Pertanyaan-pertanyaan yang diajukan biasanya antara lain:
"Apa sebenarnya madzhab Syi'ah itu?" "Apakah perbedaan
prinsipiil yang ada antara madzhab itu dengan
madzhab-madzhab kelompok Islam lainnya, seperti kelompok
Ahlus-Sunnah misalnya."
Ada sebagian orang hanya membaca literatur-literatur yang
diterbitkan oleh kaum orientalis yang biasanya sangat curiga
dan bahkan menaruh rasa dendam dan benci terhadap Islam dan
kaum Muslimin; dan karenanya mereka selalu berusaha
memutarbalikkan fakta-fakta, dengan harapan dapat
mengacaukan dan memperlemah ikatan persaudaraan antar sesama
Muslim, serta menimbulkan perpecahan dan pertikaian yang
tiada henti-hentinya. Maka dengan sendirinya para pembaca
buku-buku seperti itu, bila tidak memiliki pengetahuan dan
pengalaman cukup, akan mudah sekali memperoleh kesan
negatif, seakan-akan Islam ini sudah terpecah belah dan
terkoyak-koyak sedemikian rupa sehingga terdapat apa yang
diistilahkan sebagai Islam Syi'ah, Islam Sunnah, serta
bermacam-macam "Islam-Islam" lainnya.
Ada lagi sekelompok kecil di antara kaum muslimin
sendiri, yang termakan oleh bualan-bualan kaum orientalis
tersebut, sehingga secara tidak sadar telah ikut menanamkan
benih-benih kebencian dan permusuhan terhadap sesama muslim
dari kelompok-kelompok yang berbeda madzhab. Sebagai contoh,
kita dapat membaca dalam salah sebuah buku yang membahas
tentang sejarah perkembangan dan kebudayaan Islam, yang
kebetulan banyak dibaca para mahasiswa dan kalangan
terpelajar lainnya di Indonesia, kalimat sebagai berikut
mengenai Syi'ah:
"
Sebetulnya Syi'ah merupakan tempat
pelarian bagi mereka yang hendak menjatuhkan Islam, baik
karena menganggap Islam sebagai musuhnya atau karena rasa
dengki, dan juga bagi mereka yang hendak memasukkan
ajaran nenek-moyang mereka atau agama mereka seperti
Yahudi, Nasrani, Zoroaster, dan Hindu; dan mereka yang
menginginkan kemerdekaan bagi negaranya dari pemerintahan
Islam; atau mereka yang, hendak menentangnya. Mereka itu
semua mempergunakan Syi'ah sebagai perisai yang mereka
letakkan di depan maksud mereka yang hakiki
"
Kalimat di atas, yang terletak antara dua tanda kutip
itu, dapat anda jumpai dalam buku Fajar Islam. karangan
seorang yang cukup wawasan pengetahuannya dan bergelar
Professor pula; yaitu Ahmad Amin. (Baca Fajar Islam bab
Syi'ah, hal. 354, terjemahan bahasa Indonesia, terbitan
"Bulan Bintang" th. 1968).
-- -- --
### [Isi Tugas]
Dari teks tentang madzhab Syi'ah di atas, tuliskan semua agama yang disebut dalam kutipan buku Fajar Islam sebagai contoh ajaran yang hendak dimasukkan ke dalam Syi'ah.

### [Informasi yang Diberikan]
-- -- --
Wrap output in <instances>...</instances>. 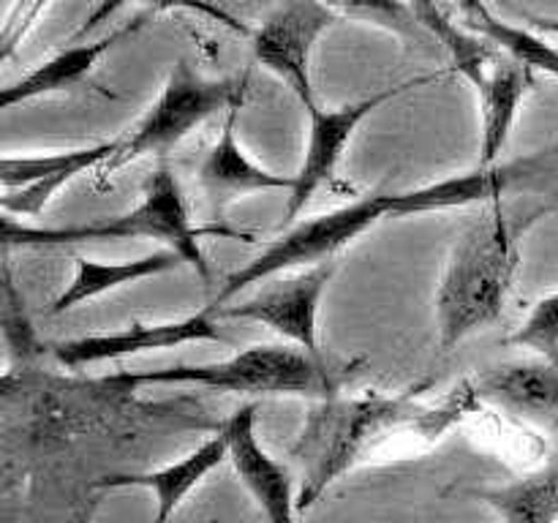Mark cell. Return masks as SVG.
<instances>
[{
  "label": "cell",
  "mask_w": 558,
  "mask_h": 523,
  "mask_svg": "<svg viewBox=\"0 0 558 523\" xmlns=\"http://www.w3.org/2000/svg\"><path fill=\"white\" fill-rule=\"evenodd\" d=\"M183 262V256L172 248L153 251V254L129 262H93L80 256L76 259L74 281L54 297V303L49 305V314H65V311L76 308V305L87 303V300L98 297L104 292H112V289L123 287V283H134L142 281V278L178 270Z\"/></svg>",
  "instance_id": "obj_18"
},
{
  "label": "cell",
  "mask_w": 558,
  "mask_h": 523,
  "mask_svg": "<svg viewBox=\"0 0 558 523\" xmlns=\"http://www.w3.org/2000/svg\"><path fill=\"white\" fill-rule=\"evenodd\" d=\"M463 22H466L474 33H480V36L488 38L490 44H496L501 52H507V58L529 65L532 71H545V74L558 80V49L550 47L543 36L526 31V27H518L499 20L488 5Z\"/></svg>",
  "instance_id": "obj_20"
},
{
  "label": "cell",
  "mask_w": 558,
  "mask_h": 523,
  "mask_svg": "<svg viewBox=\"0 0 558 523\" xmlns=\"http://www.w3.org/2000/svg\"><path fill=\"white\" fill-rule=\"evenodd\" d=\"M456 3H458V9H461L463 20H469V16H474L480 9H485V5H488L485 0H456Z\"/></svg>",
  "instance_id": "obj_28"
},
{
  "label": "cell",
  "mask_w": 558,
  "mask_h": 523,
  "mask_svg": "<svg viewBox=\"0 0 558 523\" xmlns=\"http://www.w3.org/2000/svg\"><path fill=\"white\" fill-rule=\"evenodd\" d=\"M145 22H147V14H140L134 22L118 27V31L98 38V41H82V44H71V47H63L54 58L44 60L41 65H36V69H33L31 74L22 76L20 82L3 87V93H0V107L11 109L22 101H31V98L49 96V93L69 90V87L80 85V82L90 74L93 65H96L98 60L114 47V44L134 36L136 31L145 27Z\"/></svg>",
  "instance_id": "obj_17"
},
{
  "label": "cell",
  "mask_w": 558,
  "mask_h": 523,
  "mask_svg": "<svg viewBox=\"0 0 558 523\" xmlns=\"http://www.w3.org/2000/svg\"><path fill=\"white\" fill-rule=\"evenodd\" d=\"M229 234L223 229H196L189 216V199L180 188L178 174L169 163H158L145 185V196L134 210L112 218V221L82 223L65 229H33L3 218L5 245H74L87 240H118V238H156L178 251L202 278H210L202 234Z\"/></svg>",
  "instance_id": "obj_5"
},
{
  "label": "cell",
  "mask_w": 558,
  "mask_h": 523,
  "mask_svg": "<svg viewBox=\"0 0 558 523\" xmlns=\"http://www.w3.org/2000/svg\"><path fill=\"white\" fill-rule=\"evenodd\" d=\"M474 396L558 441V365L548 360L488 368L474 385Z\"/></svg>",
  "instance_id": "obj_13"
},
{
  "label": "cell",
  "mask_w": 558,
  "mask_h": 523,
  "mask_svg": "<svg viewBox=\"0 0 558 523\" xmlns=\"http://www.w3.org/2000/svg\"><path fill=\"white\" fill-rule=\"evenodd\" d=\"M191 341L229 343V338L213 325L210 316L194 314L178 321H163V325H131L118 332L74 338V341L58 343L52 352L65 368H82V365L104 363V360L129 357L145 349H169Z\"/></svg>",
  "instance_id": "obj_11"
},
{
  "label": "cell",
  "mask_w": 558,
  "mask_h": 523,
  "mask_svg": "<svg viewBox=\"0 0 558 523\" xmlns=\"http://www.w3.org/2000/svg\"><path fill=\"white\" fill-rule=\"evenodd\" d=\"M213 523H216V521H213Z\"/></svg>",
  "instance_id": "obj_29"
},
{
  "label": "cell",
  "mask_w": 558,
  "mask_h": 523,
  "mask_svg": "<svg viewBox=\"0 0 558 523\" xmlns=\"http://www.w3.org/2000/svg\"><path fill=\"white\" fill-rule=\"evenodd\" d=\"M456 417L423 414L407 398L368 392L357 398H327L319 401L300 428L292 445V461L300 469L298 507L308 510L327 488L352 472L390 430H423L439 436Z\"/></svg>",
  "instance_id": "obj_2"
},
{
  "label": "cell",
  "mask_w": 558,
  "mask_h": 523,
  "mask_svg": "<svg viewBox=\"0 0 558 523\" xmlns=\"http://www.w3.org/2000/svg\"><path fill=\"white\" fill-rule=\"evenodd\" d=\"M120 139L98 142V145L80 147V150L54 153V156L11 158L5 156L0 163V183H3V210L38 216L41 207L69 183L71 178L85 169L109 161L118 150Z\"/></svg>",
  "instance_id": "obj_10"
},
{
  "label": "cell",
  "mask_w": 558,
  "mask_h": 523,
  "mask_svg": "<svg viewBox=\"0 0 558 523\" xmlns=\"http://www.w3.org/2000/svg\"><path fill=\"white\" fill-rule=\"evenodd\" d=\"M332 272H336L332 259L319 262V265H311L308 270L298 272L289 281L278 283V287L267 289V292L256 294L245 303L221 308V314L234 316V319L259 321V325L276 330L278 336L294 341L305 352L319 354L316 316H319L322 297H325Z\"/></svg>",
  "instance_id": "obj_9"
},
{
  "label": "cell",
  "mask_w": 558,
  "mask_h": 523,
  "mask_svg": "<svg viewBox=\"0 0 558 523\" xmlns=\"http://www.w3.org/2000/svg\"><path fill=\"white\" fill-rule=\"evenodd\" d=\"M352 376V365H336L305 349L251 346L234 357L207 365H169L158 370L114 376L123 385H199L207 390L254 392V396H305L336 398L343 381Z\"/></svg>",
  "instance_id": "obj_4"
},
{
  "label": "cell",
  "mask_w": 558,
  "mask_h": 523,
  "mask_svg": "<svg viewBox=\"0 0 558 523\" xmlns=\"http://www.w3.org/2000/svg\"><path fill=\"white\" fill-rule=\"evenodd\" d=\"M3 338L11 357L31 360L41 352L36 330H33L31 319H27L25 297L16 292L9 270L3 272Z\"/></svg>",
  "instance_id": "obj_24"
},
{
  "label": "cell",
  "mask_w": 558,
  "mask_h": 523,
  "mask_svg": "<svg viewBox=\"0 0 558 523\" xmlns=\"http://www.w3.org/2000/svg\"><path fill=\"white\" fill-rule=\"evenodd\" d=\"M223 461H229L227 430H221L218 436L207 439L205 445L196 447V450L189 452L185 458H180L178 463H169V466L158 469V472L114 474V477L101 479V483H98V488H104V490H118V488L150 490L153 499H156L153 523H169L174 518V512L180 510V504L185 501V496H189L196 485L205 483L207 474L216 472Z\"/></svg>",
  "instance_id": "obj_16"
},
{
  "label": "cell",
  "mask_w": 558,
  "mask_h": 523,
  "mask_svg": "<svg viewBox=\"0 0 558 523\" xmlns=\"http://www.w3.org/2000/svg\"><path fill=\"white\" fill-rule=\"evenodd\" d=\"M49 3L52 0H16L14 9L5 16L3 31H0V60H11V54L16 52L22 38L31 33V27L36 25L38 16L47 11Z\"/></svg>",
  "instance_id": "obj_26"
},
{
  "label": "cell",
  "mask_w": 558,
  "mask_h": 523,
  "mask_svg": "<svg viewBox=\"0 0 558 523\" xmlns=\"http://www.w3.org/2000/svg\"><path fill=\"white\" fill-rule=\"evenodd\" d=\"M439 76H417V80L401 82V85H390L385 90L374 93L371 98L363 101L347 104V107L338 109H319L316 107L311 114V131H308V145H305L303 163H300L298 172V185H294L292 196H289L287 207H283V223L294 221L300 212L305 210V205L311 202V196L327 183V180L336 174L338 163H341L343 147L349 145L352 134L357 131V125L368 118L371 112H376L379 107H385L392 98L403 96L412 87H425L430 82H436Z\"/></svg>",
  "instance_id": "obj_8"
},
{
  "label": "cell",
  "mask_w": 558,
  "mask_h": 523,
  "mask_svg": "<svg viewBox=\"0 0 558 523\" xmlns=\"http://www.w3.org/2000/svg\"><path fill=\"white\" fill-rule=\"evenodd\" d=\"M338 20L341 16L327 9L322 0H289L251 36L254 58L267 71L281 76L298 93L308 112L319 107L311 82V54L322 33L330 31Z\"/></svg>",
  "instance_id": "obj_7"
},
{
  "label": "cell",
  "mask_w": 558,
  "mask_h": 523,
  "mask_svg": "<svg viewBox=\"0 0 558 523\" xmlns=\"http://www.w3.org/2000/svg\"><path fill=\"white\" fill-rule=\"evenodd\" d=\"M521 254L515 229L490 202V210L474 218L447 256L439 289H436V325L441 352L456 349L463 338L494 325L512 292Z\"/></svg>",
  "instance_id": "obj_3"
},
{
  "label": "cell",
  "mask_w": 558,
  "mask_h": 523,
  "mask_svg": "<svg viewBox=\"0 0 558 523\" xmlns=\"http://www.w3.org/2000/svg\"><path fill=\"white\" fill-rule=\"evenodd\" d=\"M129 3H145V5H150L153 11H194V14L207 16L210 22H218V25H223L227 31L240 33V36H254L245 22H240L238 16H232L227 9H221L218 3H213V0H98L96 9H93L90 14L82 20V25L71 33L69 41L65 44L87 41V36H90V33H96L104 22L112 20V16Z\"/></svg>",
  "instance_id": "obj_21"
},
{
  "label": "cell",
  "mask_w": 558,
  "mask_h": 523,
  "mask_svg": "<svg viewBox=\"0 0 558 523\" xmlns=\"http://www.w3.org/2000/svg\"><path fill=\"white\" fill-rule=\"evenodd\" d=\"M327 9L336 11L338 16H352V20L371 22L396 36H414V25H420L417 16L412 14L403 0H322Z\"/></svg>",
  "instance_id": "obj_23"
},
{
  "label": "cell",
  "mask_w": 558,
  "mask_h": 523,
  "mask_svg": "<svg viewBox=\"0 0 558 523\" xmlns=\"http://www.w3.org/2000/svg\"><path fill=\"white\" fill-rule=\"evenodd\" d=\"M474 499L490 507L501 523H558V455L499 488L474 490Z\"/></svg>",
  "instance_id": "obj_19"
},
{
  "label": "cell",
  "mask_w": 558,
  "mask_h": 523,
  "mask_svg": "<svg viewBox=\"0 0 558 523\" xmlns=\"http://www.w3.org/2000/svg\"><path fill=\"white\" fill-rule=\"evenodd\" d=\"M245 96H248V71L234 80H207L189 60L180 58L163 82L161 96L129 134L120 136L114 156L104 161L98 172L114 174L125 163L145 156H167L207 118L221 109L243 107Z\"/></svg>",
  "instance_id": "obj_6"
},
{
  "label": "cell",
  "mask_w": 558,
  "mask_h": 523,
  "mask_svg": "<svg viewBox=\"0 0 558 523\" xmlns=\"http://www.w3.org/2000/svg\"><path fill=\"white\" fill-rule=\"evenodd\" d=\"M523 20L532 22L534 31L539 33H548V36H558V16H537V14H529V11H521Z\"/></svg>",
  "instance_id": "obj_27"
},
{
  "label": "cell",
  "mask_w": 558,
  "mask_h": 523,
  "mask_svg": "<svg viewBox=\"0 0 558 523\" xmlns=\"http://www.w3.org/2000/svg\"><path fill=\"white\" fill-rule=\"evenodd\" d=\"M256 403L234 409L223 430L229 436V461L234 472L243 479L248 494L254 496L256 507L265 512L267 523H294V507L298 496L292 490L289 469H283L276 458L265 452L254 430Z\"/></svg>",
  "instance_id": "obj_12"
},
{
  "label": "cell",
  "mask_w": 558,
  "mask_h": 523,
  "mask_svg": "<svg viewBox=\"0 0 558 523\" xmlns=\"http://www.w3.org/2000/svg\"><path fill=\"white\" fill-rule=\"evenodd\" d=\"M403 3L412 9V14L417 16V22L425 31L434 33L450 49L452 60H456V71H461L463 76L477 69V65H483L494 54L485 44H480L477 36H469L461 27L452 25L450 16L441 11L439 0H403Z\"/></svg>",
  "instance_id": "obj_22"
},
{
  "label": "cell",
  "mask_w": 558,
  "mask_h": 523,
  "mask_svg": "<svg viewBox=\"0 0 558 523\" xmlns=\"http://www.w3.org/2000/svg\"><path fill=\"white\" fill-rule=\"evenodd\" d=\"M466 80L480 93V114H483L480 167H496V158L505 150L512 125H515L518 109L534 87V71L512 58L490 54L483 65L469 71Z\"/></svg>",
  "instance_id": "obj_14"
},
{
  "label": "cell",
  "mask_w": 558,
  "mask_h": 523,
  "mask_svg": "<svg viewBox=\"0 0 558 523\" xmlns=\"http://www.w3.org/2000/svg\"><path fill=\"white\" fill-rule=\"evenodd\" d=\"M515 346H526L539 357L558 365V292L534 305L526 325L512 336Z\"/></svg>",
  "instance_id": "obj_25"
},
{
  "label": "cell",
  "mask_w": 558,
  "mask_h": 523,
  "mask_svg": "<svg viewBox=\"0 0 558 523\" xmlns=\"http://www.w3.org/2000/svg\"><path fill=\"white\" fill-rule=\"evenodd\" d=\"M545 161H548V153L505 163V167H477L466 174H452V178L420 185V188L363 196V199L352 202V205L338 207V210L325 212V216L308 218V221L294 227L283 238L272 240L248 265L232 272L213 305L218 308L229 297H234L240 289L251 287V283H262L265 278L289 270V267L330 262L338 251L352 245L360 234H365L371 227H376V223L390 216L403 218L414 216V212L452 210V207L496 202L501 191L510 188L518 180L543 174V169L548 172V163Z\"/></svg>",
  "instance_id": "obj_1"
},
{
  "label": "cell",
  "mask_w": 558,
  "mask_h": 523,
  "mask_svg": "<svg viewBox=\"0 0 558 523\" xmlns=\"http://www.w3.org/2000/svg\"><path fill=\"white\" fill-rule=\"evenodd\" d=\"M238 112L240 107L229 109L221 136L210 147L199 169V185L210 202V216L216 218L240 196L254 194V191H294L298 185V178H281V174L267 172V169L256 167L251 158H245L243 147L234 139Z\"/></svg>",
  "instance_id": "obj_15"
}]
</instances>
-- -- --
### [Jawaban Benar]
Yahudi, Nasrani, Zoroaster, dan Hindu.